> _Working data_:
=-=-=-=-=
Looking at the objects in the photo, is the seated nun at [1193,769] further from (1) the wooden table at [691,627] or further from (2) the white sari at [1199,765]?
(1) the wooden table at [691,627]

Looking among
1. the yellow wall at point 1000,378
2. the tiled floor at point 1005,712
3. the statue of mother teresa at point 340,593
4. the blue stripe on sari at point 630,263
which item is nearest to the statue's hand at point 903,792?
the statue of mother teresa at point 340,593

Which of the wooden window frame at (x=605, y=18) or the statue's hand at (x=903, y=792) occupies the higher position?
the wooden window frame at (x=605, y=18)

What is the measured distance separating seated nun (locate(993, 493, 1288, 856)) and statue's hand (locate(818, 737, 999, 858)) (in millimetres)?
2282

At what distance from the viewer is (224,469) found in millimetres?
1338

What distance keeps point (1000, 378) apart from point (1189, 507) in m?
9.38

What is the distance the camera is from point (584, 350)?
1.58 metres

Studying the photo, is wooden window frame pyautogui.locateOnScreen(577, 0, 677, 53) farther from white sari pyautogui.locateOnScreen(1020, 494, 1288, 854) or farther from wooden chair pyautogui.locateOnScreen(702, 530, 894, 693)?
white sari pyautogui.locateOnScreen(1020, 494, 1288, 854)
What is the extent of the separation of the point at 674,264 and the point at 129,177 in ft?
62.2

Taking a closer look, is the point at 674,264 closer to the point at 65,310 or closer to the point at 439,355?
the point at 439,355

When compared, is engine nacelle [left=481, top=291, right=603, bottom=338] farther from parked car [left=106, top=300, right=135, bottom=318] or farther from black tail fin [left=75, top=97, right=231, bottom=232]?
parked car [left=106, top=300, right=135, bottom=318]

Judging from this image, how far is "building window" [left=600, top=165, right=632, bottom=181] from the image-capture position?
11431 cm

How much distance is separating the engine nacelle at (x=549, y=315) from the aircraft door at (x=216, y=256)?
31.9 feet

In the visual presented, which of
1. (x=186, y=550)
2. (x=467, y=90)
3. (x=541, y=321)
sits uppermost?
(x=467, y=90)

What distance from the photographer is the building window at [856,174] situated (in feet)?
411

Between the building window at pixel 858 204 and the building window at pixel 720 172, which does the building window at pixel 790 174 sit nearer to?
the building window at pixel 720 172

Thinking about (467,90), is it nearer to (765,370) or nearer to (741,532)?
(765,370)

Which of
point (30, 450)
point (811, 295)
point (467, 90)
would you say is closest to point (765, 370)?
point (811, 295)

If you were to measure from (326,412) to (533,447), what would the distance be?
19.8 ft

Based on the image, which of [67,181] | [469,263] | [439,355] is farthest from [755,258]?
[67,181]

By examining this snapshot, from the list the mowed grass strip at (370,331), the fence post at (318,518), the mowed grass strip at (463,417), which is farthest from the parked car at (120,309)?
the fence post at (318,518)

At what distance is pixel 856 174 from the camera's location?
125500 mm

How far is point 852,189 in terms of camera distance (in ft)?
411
=-=-=-=-=
> _Short task_:
Repeat the listing in full, keeping every line exactly as it is.

> _Solution_:
Looking at the objects in the photo, is the seated nun at [1193,769] further from (1) the wooden table at [691,627] or further from (2) the white sari at [1199,765]?
(1) the wooden table at [691,627]

Looking among
1. the yellow wall at point 1000,378
2. the tiled floor at point 1005,712
3. the statue of mother teresa at point 340,593
4. the blue stripe on sari at point 630,263
which item is nearest to the statue's hand at point 903,792?
the statue of mother teresa at point 340,593

Which of the wooden window frame at (x=605, y=18) or the statue's hand at (x=903, y=792) occupies the higher position?
the wooden window frame at (x=605, y=18)

What is the measured distance separating seated nun (locate(993, 493, 1288, 856)) and statue's hand (locate(818, 737, 999, 858)) (in millimetres)?
2282

At what distance from the viewer is (224,469) found in millimetres?
1338

What distance keeps point (1000, 378) apart from point (1189, 507) in m?
9.38

What is the distance the camera is from point (584, 350)?
1.58 metres

Studying the photo, is wooden window frame pyautogui.locateOnScreen(577, 0, 677, 53) farther from white sari pyautogui.locateOnScreen(1020, 494, 1288, 854) or farther from wooden chair pyautogui.locateOnScreen(702, 530, 894, 693)?
white sari pyautogui.locateOnScreen(1020, 494, 1288, 854)
What is the extent of the separation of the point at 674,264 and the point at 129,177 in ft?
62.2

Taking a closer look, is the point at 674,264 closer to the point at 65,310 or closer to the point at 439,355?
the point at 439,355

When compared, is engine nacelle [left=481, top=291, right=603, bottom=338] farther from parked car [left=106, top=300, right=135, bottom=318] or farther from black tail fin [left=75, top=97, right=231, bottom=232]?
parked car [left=106, top=300, right=135, bottom=318]

Judging from this image, how far is "building window" [left=600, top=165, right=632, bottom=181] from the image-capture position?
11431 cm

How much distance is separating the engine nacelle at (x=549, y=315) from the aircraft door at (x=216, y=256)?
31.9 feet

In the visual presented, which of
1. (x=186, y=550)
2. (x=467, y=90)
3. (x=541, y=321)
sits uppermost?
(x=467, y=90)

What distance from the photographer is the building window at [856,174] situated (in feet)?
411

Between the building window at pixel 858 204 and the building window at pixel 720 172, which does the building window at pixel 790 174 sit nearer to?
the building window at pixel 720 172

Thinking about (467,90), is it nearer to (765,370) or nearer to (741,532)?
(765,370)

Which of
point (30, 450)
point (811, 295)
point (467, 90)
would you say is closest to point (765, 370)?
point (811, 295)

If you were to measure from (326,412) to (533,447), what would the distance be?
19.8 ft

Based on the image, which of [67,181] | [469,263] | [439,355] is farthest from [755,258]?
[67,181]

By examining this snapshot, from the list the mowed grass strip at (370,331), the fence post at (318,518), the mowed grass strip at (463,417), which is farthest from the parked car at (120,309)?
the fence post at (318,518)

At what distance is pixel 856 174 from the camera's location?
125500 mm

How far is point 852,189 in terms of camera distance (in ft)?
411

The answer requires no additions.